- **Exercise details**
Could you repeat the whole listing below exactly, omitting any picture it holds?

- **Study material**
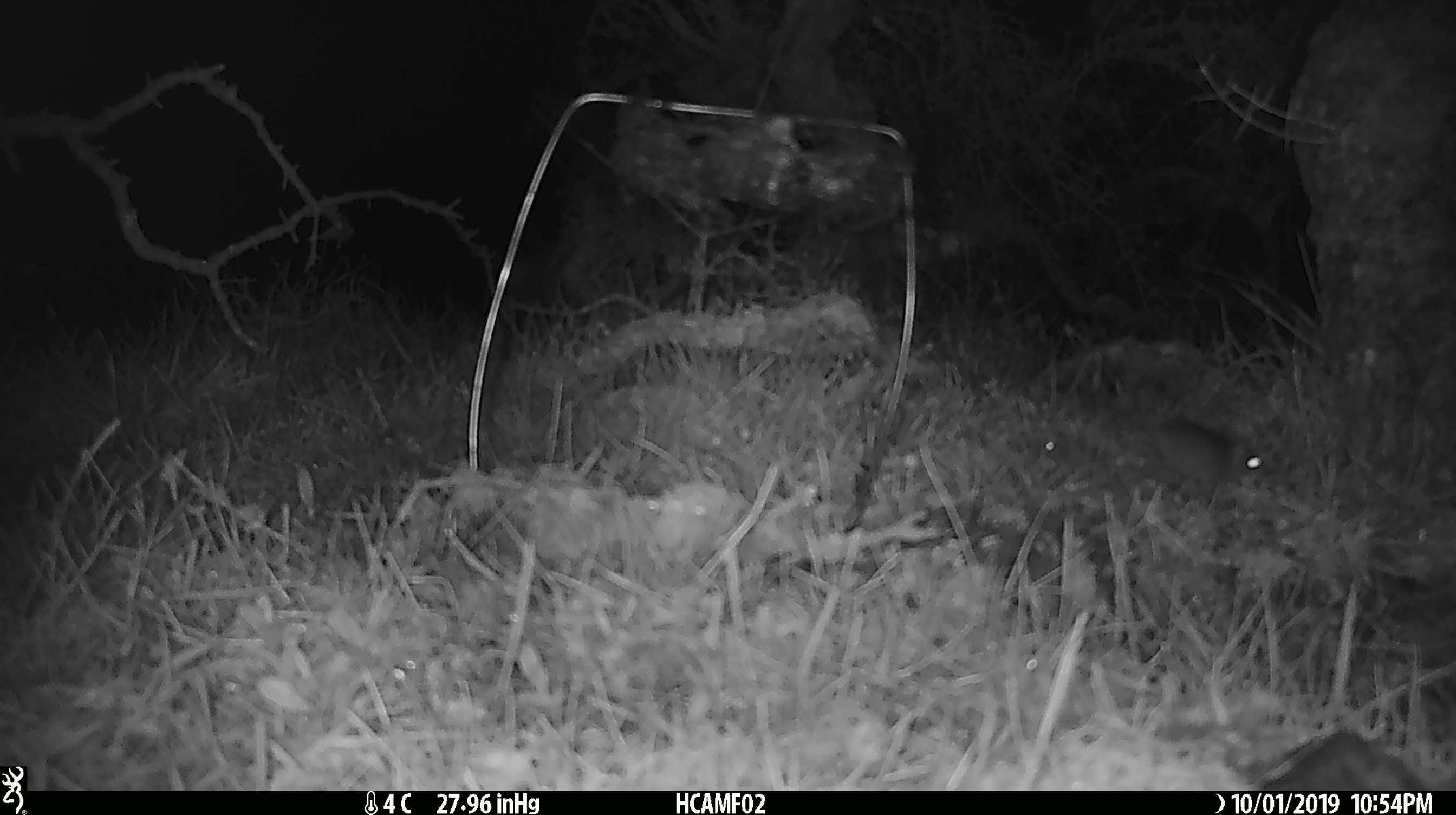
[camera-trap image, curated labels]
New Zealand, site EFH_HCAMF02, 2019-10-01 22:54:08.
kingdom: Animalia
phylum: Chordata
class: Mammalia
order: Rodentia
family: Muridae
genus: Mus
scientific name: Mus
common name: mouse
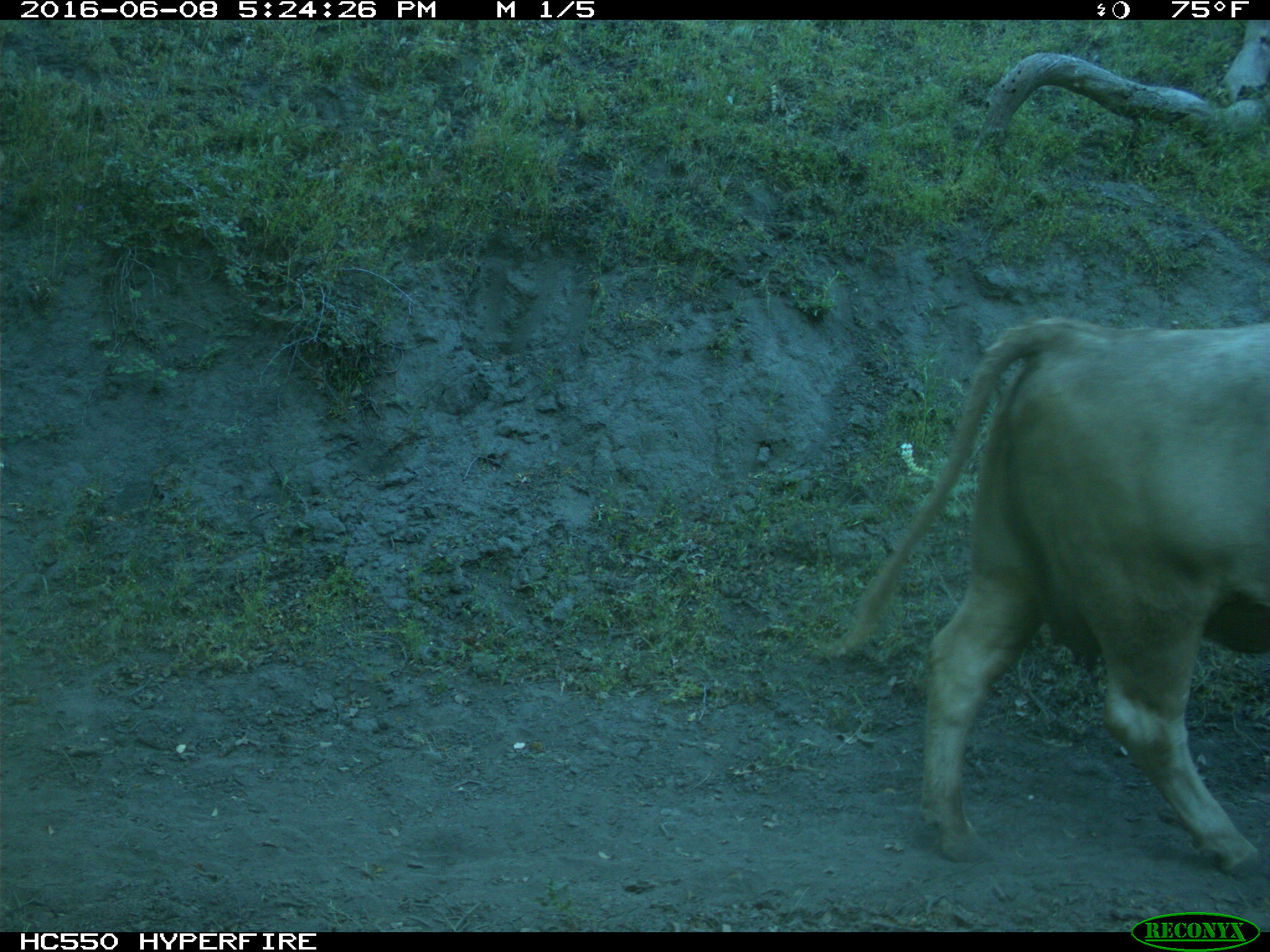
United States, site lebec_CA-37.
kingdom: Animalia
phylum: Chordata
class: Mammalia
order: Artiodactyla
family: Bovidae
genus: Bos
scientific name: Bos taurus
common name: domestic cow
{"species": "Bos taurus (domestic cow)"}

- **Written solution**
[camera-trap image, curated labels]
New Zealand, site EFH_HCAMF02, 2019-10-01 22:54:08.
kingdom: Animalia
phylum: Chordata
class: Mammalia
order: Rodentia
family: Muridae
genus: Mus
scientific name: Mus
common name: mouse
United States, site lebec_CA-37.
kingdom: Animalia
phylum: Chordata
class: Mammalia
order: Artiodactyla
family: Bovidae
genus: Bos
scientific name: Bos taurus
common name: domestic cow
{"species": "Bos taurus (domestic cow)"}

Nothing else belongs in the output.